Jakarta malam ini terlalu sunyi. Barlian, seorang psikolog muda yang baru saja selesai menghadiri konferensi psikolog nasional. Langit Jakarta layaknya diorama perjalanan hidupnya pada malam itu. Sosok pemuda yang tak bisa dipisahkan dari kacamata dan aksen bicaranya yang khas nampak lain pada malam itu.
Ia termenung menghadap hamparan bintang dari balkon apartemennya, seakan ingin bercengkrama dengan penguasa semesta. Barli telah melakukan petualangan panjang untuk merumuskan jati dirinya. Setelah kehilangan kedua orangtuanya, tepat seminggu setelah ia disumpah menjadi seorang psikolog profesional.
Masa-masa kuliah adalah pertarungan sengit antara idealisme dan realitas hidup yang semakin absurd tiap harinya menurut Barli. Barli lahir dari keluarga sederhana, tapi ia tak pantang menyerah untuk mengaktualisasikan dirinya menjadi manusia seutuhnya.
Ia aktif dalam kegiatan sosial, begitu gandrungnya ia akan permasalahan sosial politik nasional. Anehnya ia tak bercita-cita terjun dalam panggung politik praktis, forum-forum diskusi selalu ia hampiri untuk menambah wawasan.
Terkadang hidup memang terlalu retoris untuk mereka yang bergelut dalam bidang sosial. Kalangan akademis terlalu memisahkan diri dari masyarakat, ungkapan itulah yang selalu menjadi acuan Barli agar tidak terjebak dalam kesenjangan kelompok sosial.
Cinta merupakan barang langka yang Barli temukan, Barli terlalu sibuk bergumul dengan kegiatan sosialnya. Tapi semesta berkata lain, pada suatu waktu ada sosok wanita yang selalu menjadi dambaannya. Sean namanya, seorang dokter lulusan Jerman. Lintasan waktu memang begitu hampa rasanya. Jarak yang terbentang diantara mereka menjadi kendala nomer satu, seperti sejarah tembok Berlin yang memisahkan Jerman menjadi bagian barat dan timur.

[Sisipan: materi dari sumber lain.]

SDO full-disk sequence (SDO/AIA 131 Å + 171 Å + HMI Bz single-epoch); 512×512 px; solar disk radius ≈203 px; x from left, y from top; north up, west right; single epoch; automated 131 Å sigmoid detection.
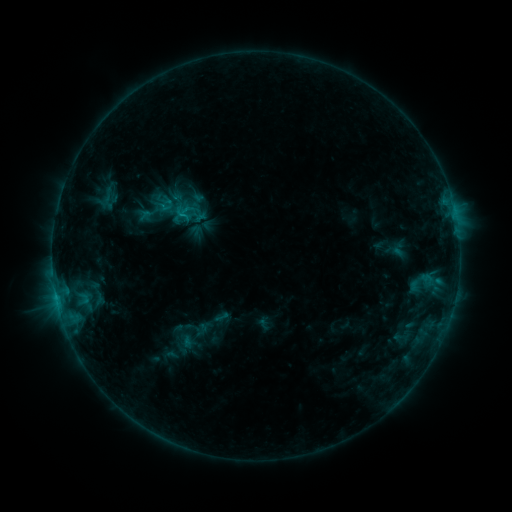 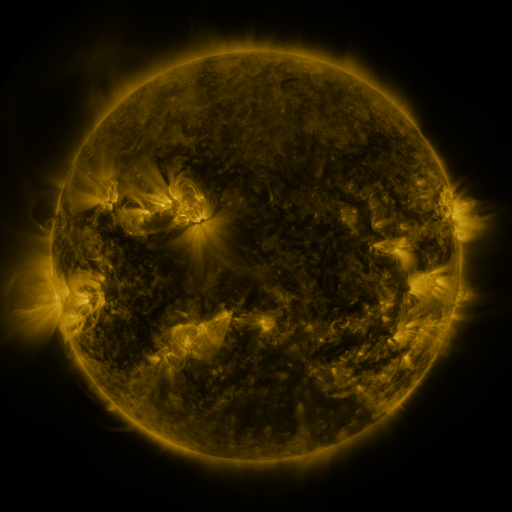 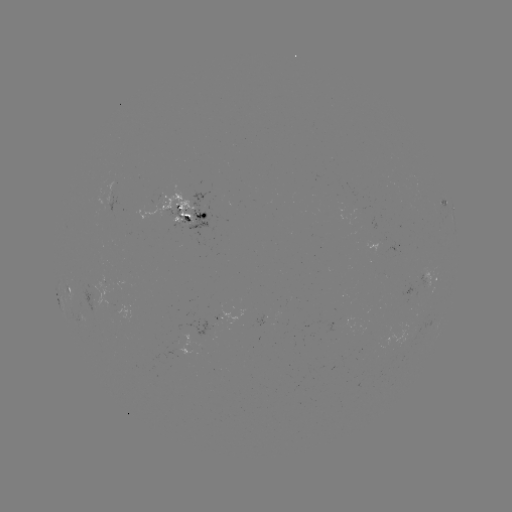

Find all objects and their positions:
sigmoid: (183, 214)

Kelopak mata Barli perlahan tertutup, ia seakan sedang berada di lintasan waktu. menyambangi moment-moment yang tak terlupakan bersama sang pujaan hati.
Barli sering dianggap cupu oleh teman-temannya karna tak pernah berdekatan dengan wanita lain, padahal kesempatan amatlah banyak.
~
Jauh sebelum malam itu, Barli pernah dekat dengan Sean. Awal pertemuan mereka setelah tak bersua puluhan tahun, moment reuni teman-teman sd menjadi awal pertemuan mereka. Barli memberanikan diri untuk menjalin hubungan yang cukup intens dengan Sean.
"Kok bisa ya kita jadi dekat seperti ini" ujar Barli, Â sambil asyik menikmati sate. Ini adalah makan malam pertama mereka.
"sutradara diatas yang mengaturnya hehe.." Sean dengan senyum kecilnya mencoba memberi alasan.
Barli tidak begitu yakin akan takdir, menurutnya takdir hanya alasan bagi orang-orang lemah. Bukankah suatu fenomena terjadi karna hubungan sebab akibat?